Pair Corralation between GM and GSTechnologies

Allowing for the 90-day total investment horizon General Motors is expected to under-perform the GSTechnologies. But the stock apears to be less risky and, when comparing its historical volatility, General Motors is 2.57 times less risky than GSTechnologies. The stock trades about -0.23 of its potential returns per unit of risk. The GSTechnologies is currently generating about 0.22 of returns per unit of risk over similar time horizon. If you would invest  137.00  in GSTechnologies on September 23, 2024 and sell it today you would earn a total of  41.00  from holding GSTechnologies or generate 29.93% return on investment over 90 days.
Time Period3 Months [change]
DirectionMoves Together 
StrengthSignificant
Accuracy95.45%
ValuesDaily Returns

General Motors  vs.  GSTechnologies

 Performance 
       Timeline  
General Motors 

Risk-Adjusted Performance

4 of 100

 
Weak
 
Strong
Insignificant
Compared to the overall equity markets, risk-adjusted returns on investments in General Motors are ranked lower than 4 (%) of all global equities and portfolios over the last 90 days.

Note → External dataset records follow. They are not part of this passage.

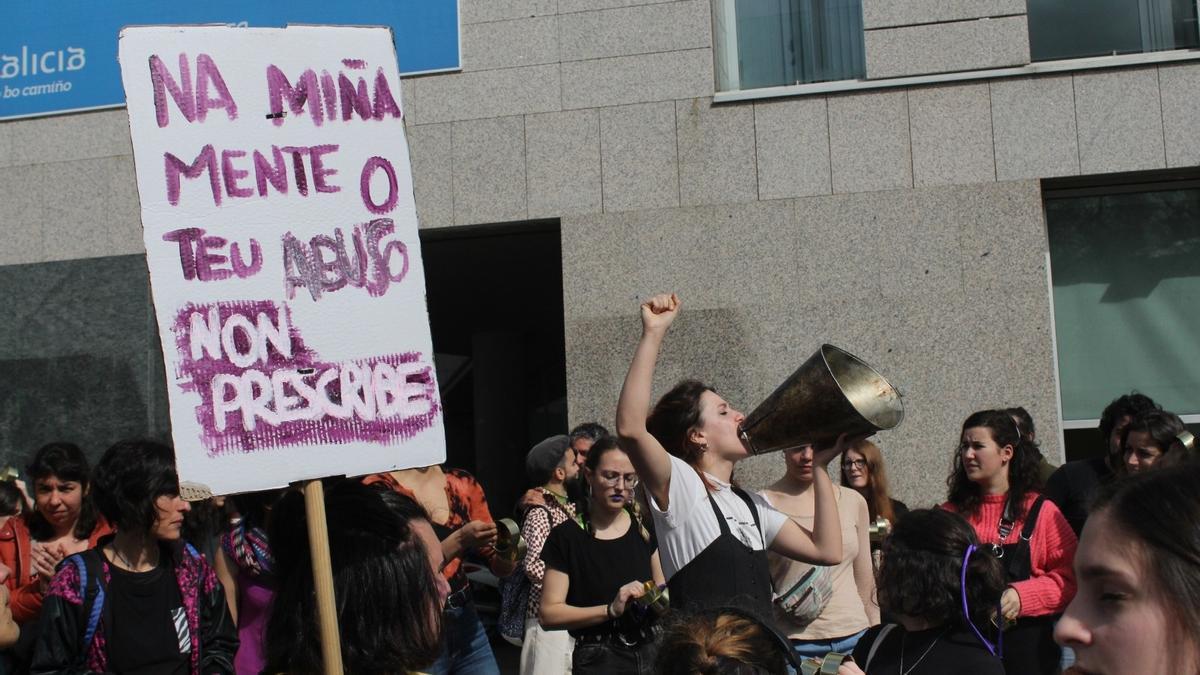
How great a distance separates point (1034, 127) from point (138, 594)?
657 centimetres

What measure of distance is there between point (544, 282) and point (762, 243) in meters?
3.84

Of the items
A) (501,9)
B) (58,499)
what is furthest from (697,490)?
(501,9)

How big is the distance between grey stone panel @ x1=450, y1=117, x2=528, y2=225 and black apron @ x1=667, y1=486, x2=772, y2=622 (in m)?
5.51

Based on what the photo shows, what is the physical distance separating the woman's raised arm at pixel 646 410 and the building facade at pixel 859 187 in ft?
15.5

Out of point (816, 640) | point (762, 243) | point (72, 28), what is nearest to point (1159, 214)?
point (762, 243)

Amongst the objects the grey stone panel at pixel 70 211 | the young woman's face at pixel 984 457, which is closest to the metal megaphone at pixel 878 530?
the young woman's face at pixel 984 457

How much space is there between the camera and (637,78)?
904 centimetres

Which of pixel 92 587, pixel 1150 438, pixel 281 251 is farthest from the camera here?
pixel 1150 438

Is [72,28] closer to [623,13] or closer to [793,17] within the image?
[623,13]

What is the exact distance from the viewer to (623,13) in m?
9.10

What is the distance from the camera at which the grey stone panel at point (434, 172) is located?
30.5 feet

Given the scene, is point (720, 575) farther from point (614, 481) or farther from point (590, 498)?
point (590, 498)

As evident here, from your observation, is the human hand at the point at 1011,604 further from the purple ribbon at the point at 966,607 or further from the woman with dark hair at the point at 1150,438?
the woman with dark hair at the point at 1150,438

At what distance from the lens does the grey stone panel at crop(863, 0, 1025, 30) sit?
28.3 feet
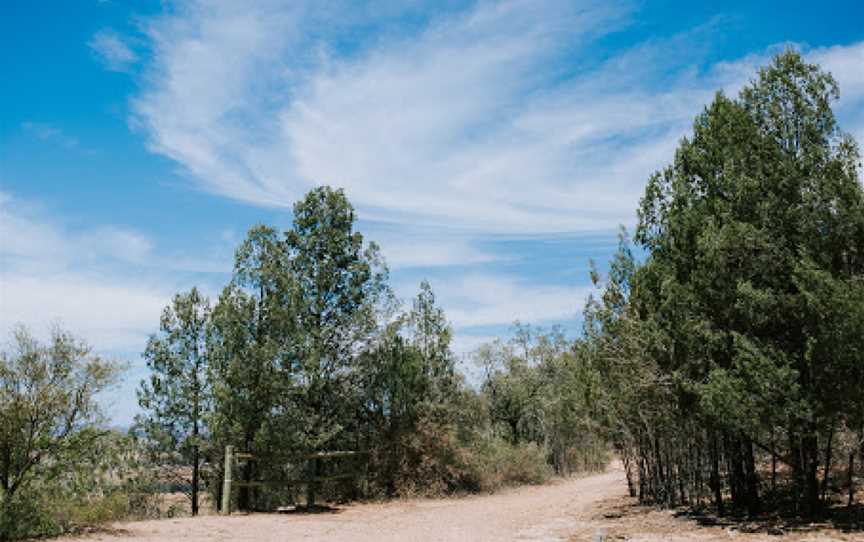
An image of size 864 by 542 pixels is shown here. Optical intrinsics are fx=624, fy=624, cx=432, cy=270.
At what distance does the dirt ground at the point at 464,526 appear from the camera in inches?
451

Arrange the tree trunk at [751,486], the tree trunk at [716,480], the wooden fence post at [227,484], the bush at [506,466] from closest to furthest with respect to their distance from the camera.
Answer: the tree trunk at [751,486]
the tree trunk at [716,480]
the wooden fence post at [227,484]
the bush at [506,466]

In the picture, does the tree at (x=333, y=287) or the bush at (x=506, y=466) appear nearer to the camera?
the tree at (x=333, y=287)

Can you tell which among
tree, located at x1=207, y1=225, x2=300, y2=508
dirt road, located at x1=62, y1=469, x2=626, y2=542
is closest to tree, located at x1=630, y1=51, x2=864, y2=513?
dirt road, located at x1=62, y1=469, x2=626, y2=542

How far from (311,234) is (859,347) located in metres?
16.2

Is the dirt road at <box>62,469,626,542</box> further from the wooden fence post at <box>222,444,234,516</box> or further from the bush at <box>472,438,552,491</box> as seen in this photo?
the bush at <box>472,438,552,491</box>

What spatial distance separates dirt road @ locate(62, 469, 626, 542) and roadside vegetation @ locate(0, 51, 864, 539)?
1.68 m

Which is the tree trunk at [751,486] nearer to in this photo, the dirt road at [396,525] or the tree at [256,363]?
the dirt road at [396,525]

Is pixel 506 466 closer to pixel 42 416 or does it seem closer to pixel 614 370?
pixel 614 370

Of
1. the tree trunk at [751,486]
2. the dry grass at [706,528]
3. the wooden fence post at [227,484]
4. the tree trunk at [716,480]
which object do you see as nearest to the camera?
the dry grass at [706,528]

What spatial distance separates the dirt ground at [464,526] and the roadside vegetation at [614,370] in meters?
1.21

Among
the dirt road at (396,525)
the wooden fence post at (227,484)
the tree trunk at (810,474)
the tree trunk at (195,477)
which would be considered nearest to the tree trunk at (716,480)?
the tree trunk at (810,474)

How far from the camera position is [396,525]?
14.9 metres

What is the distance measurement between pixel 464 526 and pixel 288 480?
859cm

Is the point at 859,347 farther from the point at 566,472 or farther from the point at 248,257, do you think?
the point at 566,472
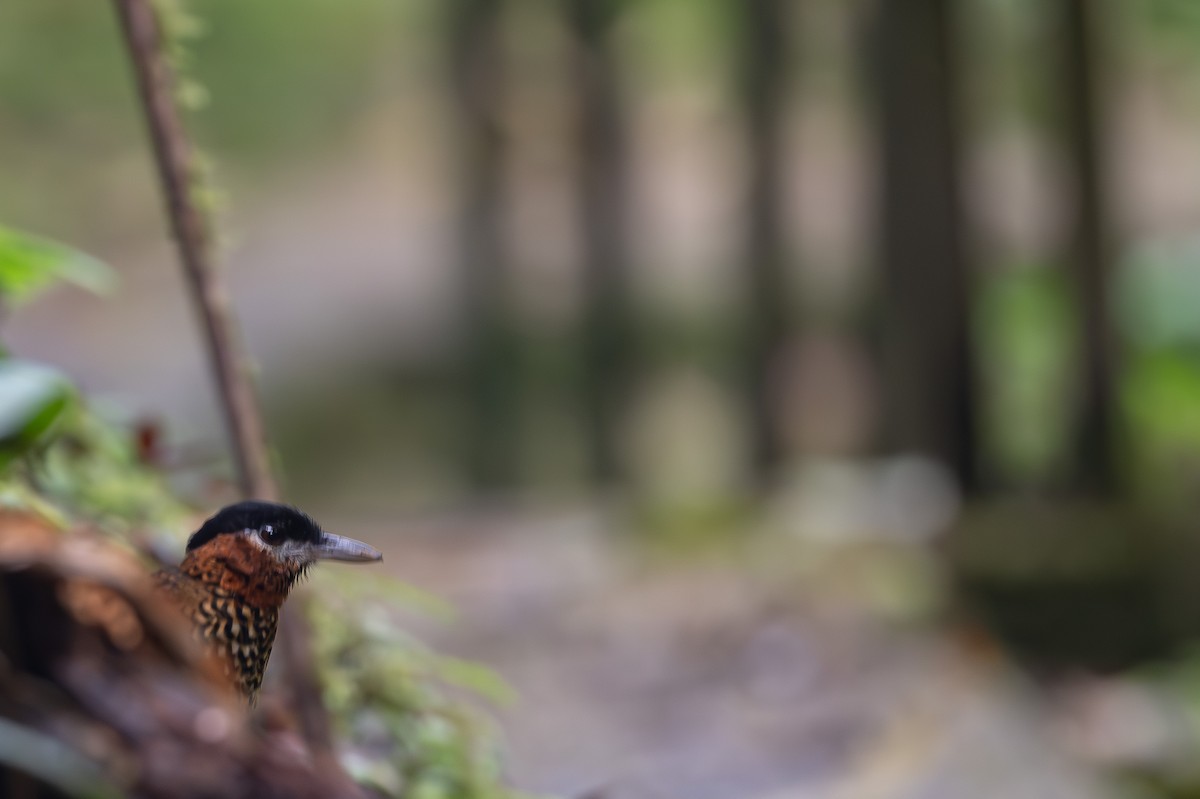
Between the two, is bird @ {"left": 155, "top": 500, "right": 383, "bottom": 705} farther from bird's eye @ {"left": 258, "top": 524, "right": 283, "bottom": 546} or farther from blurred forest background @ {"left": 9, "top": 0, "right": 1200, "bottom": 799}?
blurred forest background @ {"left": 9, "top": 0, "right": 1200, "bottom": 799}

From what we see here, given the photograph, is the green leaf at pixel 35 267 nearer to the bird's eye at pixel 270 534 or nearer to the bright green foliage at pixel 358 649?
the bright green foliage at pixel 358 649

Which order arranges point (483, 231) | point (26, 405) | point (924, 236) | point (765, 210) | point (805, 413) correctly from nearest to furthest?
point (26, 405) → point (924, 236) → point (765, 210) → point (805, 413) → point (483, 231)

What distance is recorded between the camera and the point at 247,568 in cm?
125

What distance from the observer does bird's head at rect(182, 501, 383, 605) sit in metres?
1.24

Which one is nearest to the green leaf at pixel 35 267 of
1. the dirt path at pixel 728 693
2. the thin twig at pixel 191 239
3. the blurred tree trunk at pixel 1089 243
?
the thin twig at pixel 191 239

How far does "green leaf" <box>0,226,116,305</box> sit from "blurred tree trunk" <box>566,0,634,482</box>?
285 inches

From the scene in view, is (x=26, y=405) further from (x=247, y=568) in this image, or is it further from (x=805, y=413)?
(x=805, y=413)

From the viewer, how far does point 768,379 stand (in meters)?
A: 8.64

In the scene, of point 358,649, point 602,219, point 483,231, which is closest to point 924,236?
point 602,219

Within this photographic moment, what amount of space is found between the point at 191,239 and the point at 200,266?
0.03 meters

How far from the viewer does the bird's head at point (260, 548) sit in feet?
4.07

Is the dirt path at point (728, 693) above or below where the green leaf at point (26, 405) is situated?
above

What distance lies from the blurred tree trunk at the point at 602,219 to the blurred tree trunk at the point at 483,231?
76cm

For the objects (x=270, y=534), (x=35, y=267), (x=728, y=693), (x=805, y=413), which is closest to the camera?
(x=270, y=534)
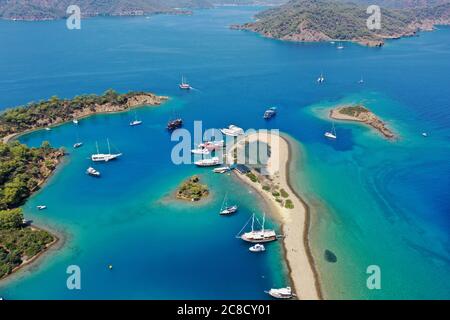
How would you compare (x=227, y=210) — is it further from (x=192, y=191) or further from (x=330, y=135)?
(x=330, y=135)

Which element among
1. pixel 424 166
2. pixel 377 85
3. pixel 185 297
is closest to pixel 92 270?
pixel 185 297

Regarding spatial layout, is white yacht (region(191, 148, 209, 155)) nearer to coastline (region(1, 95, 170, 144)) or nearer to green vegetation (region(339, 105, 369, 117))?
coastline (region(1, 95, 170, 144))

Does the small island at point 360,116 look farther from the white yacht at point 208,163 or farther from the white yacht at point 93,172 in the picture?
the white yacht at point 93,172

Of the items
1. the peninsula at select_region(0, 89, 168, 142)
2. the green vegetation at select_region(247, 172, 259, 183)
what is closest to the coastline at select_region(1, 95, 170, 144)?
the peninsula at select_region(0, 89, 168, 142)

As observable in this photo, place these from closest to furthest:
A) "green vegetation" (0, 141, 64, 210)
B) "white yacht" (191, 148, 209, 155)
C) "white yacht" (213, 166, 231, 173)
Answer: "green vegetation" (0, 141, 64, 210), "white yacht" (213, 166, 231, 173), "white yacht" (191, 148, 209, 155)

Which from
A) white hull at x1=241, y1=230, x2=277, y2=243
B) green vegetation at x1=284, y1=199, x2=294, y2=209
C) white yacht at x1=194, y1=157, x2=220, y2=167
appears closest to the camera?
white hull at x1=241, y1=230, x2=277, y2=243

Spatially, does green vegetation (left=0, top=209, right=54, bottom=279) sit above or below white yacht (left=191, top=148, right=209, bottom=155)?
below

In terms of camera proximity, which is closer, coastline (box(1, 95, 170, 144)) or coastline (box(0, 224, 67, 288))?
coastline (box(0, 224, 67, 288))
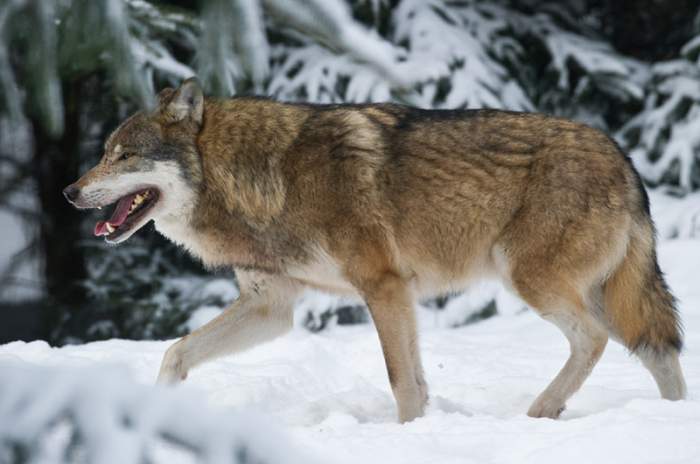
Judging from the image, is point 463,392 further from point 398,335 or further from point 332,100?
point 332,100

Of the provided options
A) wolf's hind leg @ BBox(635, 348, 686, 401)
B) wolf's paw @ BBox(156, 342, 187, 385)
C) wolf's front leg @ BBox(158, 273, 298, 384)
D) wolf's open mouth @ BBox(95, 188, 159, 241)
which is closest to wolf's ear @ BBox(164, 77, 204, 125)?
wolf's open mouth @ BBox(95, 188, 159, 241)

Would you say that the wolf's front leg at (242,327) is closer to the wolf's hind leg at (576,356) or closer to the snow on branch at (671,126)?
the wolf's hind leg at (576,356)

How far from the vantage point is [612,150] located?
4266 millimetres

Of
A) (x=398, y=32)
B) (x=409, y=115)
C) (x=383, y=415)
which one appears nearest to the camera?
(x=383, y=415)

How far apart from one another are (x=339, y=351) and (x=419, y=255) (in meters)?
1.40

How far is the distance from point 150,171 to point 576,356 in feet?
7.23

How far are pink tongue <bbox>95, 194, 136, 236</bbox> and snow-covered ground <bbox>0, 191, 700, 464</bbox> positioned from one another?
0.63 metres

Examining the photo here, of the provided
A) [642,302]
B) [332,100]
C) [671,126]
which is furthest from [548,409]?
[671,126]

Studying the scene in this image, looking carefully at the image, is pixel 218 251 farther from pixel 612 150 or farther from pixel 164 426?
pixel 164 426

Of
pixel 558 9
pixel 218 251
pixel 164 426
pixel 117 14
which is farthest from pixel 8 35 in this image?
pixel 558 9

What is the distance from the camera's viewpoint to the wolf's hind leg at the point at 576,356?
407cm

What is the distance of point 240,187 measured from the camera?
4355 mm

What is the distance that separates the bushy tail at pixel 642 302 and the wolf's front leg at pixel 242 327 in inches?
62.5

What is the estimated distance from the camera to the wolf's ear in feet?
14.3
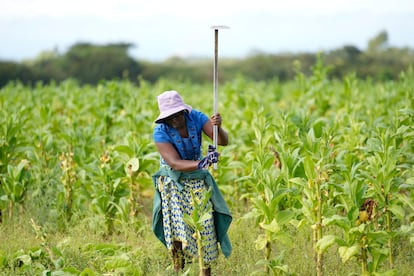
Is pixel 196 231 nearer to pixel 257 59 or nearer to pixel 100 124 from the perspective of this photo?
pixel 100 124

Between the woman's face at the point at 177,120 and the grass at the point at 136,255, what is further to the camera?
the grass at the point at 136,255

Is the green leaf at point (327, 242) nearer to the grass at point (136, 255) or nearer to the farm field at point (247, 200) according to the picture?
the farm field at point (247, 200)

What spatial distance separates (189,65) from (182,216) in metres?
34.0

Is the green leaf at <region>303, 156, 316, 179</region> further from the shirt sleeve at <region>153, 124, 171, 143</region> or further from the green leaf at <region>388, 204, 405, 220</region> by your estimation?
the shirt sleeve at <region>153, 124, 171, 143</region>

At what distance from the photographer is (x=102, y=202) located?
266 inches

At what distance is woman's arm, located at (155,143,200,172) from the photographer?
197 inches

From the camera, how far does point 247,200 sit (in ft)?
25.7

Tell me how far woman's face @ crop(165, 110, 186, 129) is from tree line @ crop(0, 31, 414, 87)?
21.8 metres

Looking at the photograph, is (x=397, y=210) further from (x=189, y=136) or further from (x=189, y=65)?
(x=189, y=65)

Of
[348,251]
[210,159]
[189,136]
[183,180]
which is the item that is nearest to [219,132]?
[189,136]

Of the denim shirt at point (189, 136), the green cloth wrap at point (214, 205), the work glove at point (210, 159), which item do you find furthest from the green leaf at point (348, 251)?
the denim shirt at point (189, 136)

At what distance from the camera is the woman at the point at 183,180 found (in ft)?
16.8

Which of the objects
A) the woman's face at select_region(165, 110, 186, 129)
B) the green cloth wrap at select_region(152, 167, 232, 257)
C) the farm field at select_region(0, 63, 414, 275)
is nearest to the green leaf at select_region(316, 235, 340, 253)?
the farm field at select_region(0, 63, 414, 275)

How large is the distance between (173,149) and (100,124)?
4.50 metres
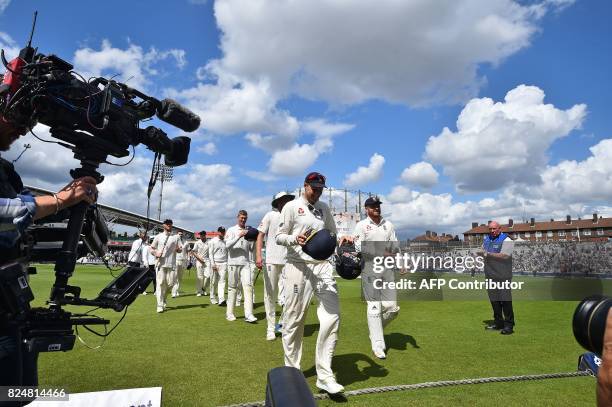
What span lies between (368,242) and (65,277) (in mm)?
4954

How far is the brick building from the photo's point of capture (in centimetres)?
8519

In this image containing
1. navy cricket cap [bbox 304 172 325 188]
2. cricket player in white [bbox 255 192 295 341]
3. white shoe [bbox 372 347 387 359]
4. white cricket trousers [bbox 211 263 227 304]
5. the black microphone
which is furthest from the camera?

In spite of very weak primary indicators, GM may actually be approaching a critical reversion point that can send shares even higher in January 2025.
GSTechnologies 

Risk-Adjusted Performance

16 of 100

 
Weak
 
Strong
Solid
Compared to the overall equity markets, risk-adjusted returns on investments in GSTechnologies are ranked lower than 16 (%) of all global equities and portfolios over the last 90 days. In spite of rather uncertain technical and fundamental indicators, GSTechnologies exhibited solid returns over the last few months and may actually be approaching a breakup point.

GM and GSTechnologies Volatility Contrast

   Predicted Return Density   
       Returns  

Pair Trading with GM and GSTechnologies

The main advantage of trading using opposite GM and GSTechnologies positions is that it hedges away some unsystematic risk. Because of two separate transactions, even if GM position performs unexpectedly, GSTechnologies can make up some of the losses. Pair trading also minimizes risk from directional movements in the market. For example, if an entire industry or sector drops because of unexpected headlines, the short position in GSTechnologies will offset losses from the drop in GSTechnologies' long position.
The idea behind General Motors and GSTechnologies pairs trading is to make the combined position market-neutral, meaning the overall market's direction will not affect its win or loss (or potential downside or upside). This can be achieved by designing a pairs trade with two highly correlated stocks or equities that operate in a similar space or sector, making it possible to obtain profits through simple and relatively low-risk investment.
Check out your portfolio center.
Note that this page's information should be used as a complementary analysis to find the right mix of equity instruments to add to your existing portfolios or create a brand new portfolio. You can also try the Equity Forecasting module to use basic forecasting models to generate price predictions and determine price momentum.